COVID-19 Pandemic Impacts on Behavioral and Emotional Health of Young Children with Autism


Objective To test our initial hypotheses that the COVID-19 pandemic was associated with: (1) decreases in adaptive behavior and increases in behavioral and emotional problems of children with autism; (2) greater impacts for those who lost specialty services; and (3) greater behavioral and emotional problems for children with autism versus control participants. Method Eligible participants (N=1,158) enrolled in Phase 3 of the multi-site, case-control Study to Explore Early Development (SEED) prior to March 31, 2020, between 2-5 years old and completed follow-up assessments between January-July 2021. Caregivers completed a COVID-19 Impact Assessment Questionnaire, Vineland Adaptive Behavior Scales (VABS), and Child Behavior Checklist (CBCL) for 274 children with autism and 385 control participants. Results Mean VABS communication scores of children with autism decreased significantly (-4.2; standard deviation [SD], 10.5) between pre-pandemic and pandemic periods, while VABS composite (+2.0; SD, 9.0), daily living (+5.5; SD, 11.4), socialization (+2.3; SD, 10.0), and CBCL scores (-3.2; SD, 8.4) improved. In contrast, CBCL scores worsened in population control participants (+3.4; SD, 8.8). Children with autism who missed specialty appointments scored significantly lower on the VABS during the pandemic versus those who did not (VABS Composite 70.6; 95% confidence interval [CI]: 68.8-72.4 vs. 74.5; 95% CI: 71.8-77.2).

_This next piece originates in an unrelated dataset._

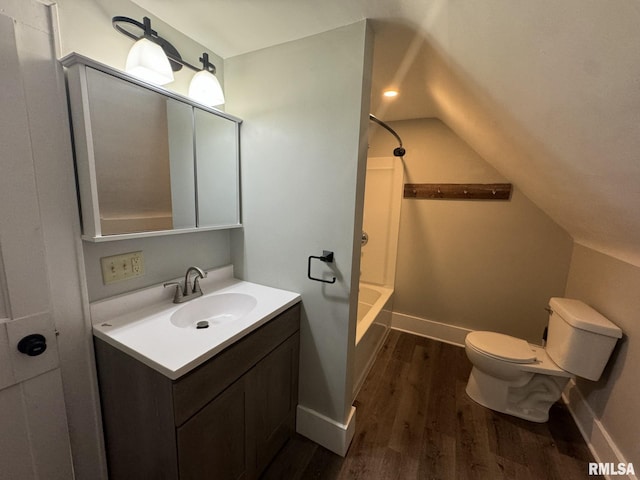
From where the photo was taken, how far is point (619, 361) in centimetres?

Conclusion While stay-at-home policies of the pandemic may have beneficially impacted daily living skills, socialization, and behavioral and emotional wellbeing of children with autism, benefits may have occurred at the cost of communication skills. These findings indicate the need for strategies to maintain therapeutic services in future emergency settings.